Die Digitale Fabrik meint rechnergestützte Planungsmethoden für den Produktionsprozess im Rahmen der Planung des Produktprozesses, während Industrie 4.0 konkrete Anwendungen im Bereich der Produktion verfolgt. In so fern werden wir uns auch rechtzeitig in der Digitalen Fabrik damit auseinandersetzen müssen, wie diese neuen Anwendungen in der Produktion mit Industrie 4.0 Perspektive geplant werden können.

AUTOMOBIL PRODUKTION: Was kommt da auf die Fabrikplaner zu?
Derzeit ist ja der Fabrik- und Fertigungsplanungsprozess determiniert. Das heißt, es existiert eine gezielte Zuordnung von Produkt, Prozess und Ressourcen.

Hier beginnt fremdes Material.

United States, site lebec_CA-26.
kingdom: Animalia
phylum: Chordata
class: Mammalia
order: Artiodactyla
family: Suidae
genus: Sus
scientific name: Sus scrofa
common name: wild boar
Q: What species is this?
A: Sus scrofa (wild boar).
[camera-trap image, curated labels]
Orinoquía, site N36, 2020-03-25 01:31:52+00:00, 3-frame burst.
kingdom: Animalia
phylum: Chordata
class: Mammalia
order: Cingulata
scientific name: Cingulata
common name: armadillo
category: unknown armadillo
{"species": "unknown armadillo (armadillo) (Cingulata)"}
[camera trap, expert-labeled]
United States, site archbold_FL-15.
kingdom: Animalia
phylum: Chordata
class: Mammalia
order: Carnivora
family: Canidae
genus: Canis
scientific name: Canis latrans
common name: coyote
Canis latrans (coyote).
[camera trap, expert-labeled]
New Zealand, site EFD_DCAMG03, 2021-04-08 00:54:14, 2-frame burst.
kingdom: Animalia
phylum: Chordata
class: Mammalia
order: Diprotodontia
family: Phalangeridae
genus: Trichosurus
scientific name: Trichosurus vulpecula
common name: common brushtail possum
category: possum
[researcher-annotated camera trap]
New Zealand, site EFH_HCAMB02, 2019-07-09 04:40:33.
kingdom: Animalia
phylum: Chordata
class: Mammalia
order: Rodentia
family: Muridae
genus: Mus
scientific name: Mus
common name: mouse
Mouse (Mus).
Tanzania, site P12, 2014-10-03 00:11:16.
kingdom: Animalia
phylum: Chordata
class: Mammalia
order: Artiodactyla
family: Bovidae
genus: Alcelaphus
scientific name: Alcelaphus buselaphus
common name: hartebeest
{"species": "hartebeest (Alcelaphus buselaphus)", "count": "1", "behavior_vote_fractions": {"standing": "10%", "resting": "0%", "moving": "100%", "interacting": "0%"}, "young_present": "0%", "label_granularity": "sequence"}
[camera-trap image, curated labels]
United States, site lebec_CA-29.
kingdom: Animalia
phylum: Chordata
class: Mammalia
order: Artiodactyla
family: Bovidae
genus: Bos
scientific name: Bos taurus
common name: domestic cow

Das sind die drei wesentlichen Domänen, die in der Digitalen Fabrik zusammengeführt und aufeinander optimal abgestimmt werden.
Das Produkt ist der Gegenstand, der aus der Entwicklung kommt. Der Prozess verkörpert die Wertschöpfung, die stattfindet. Die Ressourcen sind Betriebsmittel. Wenn jetzt diese Betriebsmittel sozusagen eine eigene Intelligenz haben und beispielsweise mit dem Werkstück kommunizieren können, dann muss ich das ja planbar machen um festzulegen, worüber ein Austausch stattfinden soll und über welche Autonomie das Werkstück oder das Betriebsmittel oder der Prozess verfügen soll. Und diese Funktionalitäten werden zukünftig natürlich als Planungsfunktionalitäten notwendig sein und die müssen natürlich auch simuliert werden können, wie etwa sich selbst organisierende Materialflüsse oder der Einsatz von Robotern.
Wenn jetzt aber der Roboter nicht mehr programmiert, sondern nur noch mit gewissen Grundfunktionalitäten ausgestattet wird und er dann selber ereignisgesteuert entscheiden soll, was er macht, dann setzt das ganz andere Planungsfähigkeiten voraus ¬- und die haben wir heute noch gar nicht. Insofern würde ich sagen, die Industrie 4.0 wird Auswirkungen auf die Digitale Fabrik haben. Diese Anforderungen muss der Planungsvorgang, der dann erforderlich ist, abdecken können. Das trifft im Besonderen auch auf die virtuelle Inbetriebnahme zu, die mittlerweile einen Schwerpunkt darstellt.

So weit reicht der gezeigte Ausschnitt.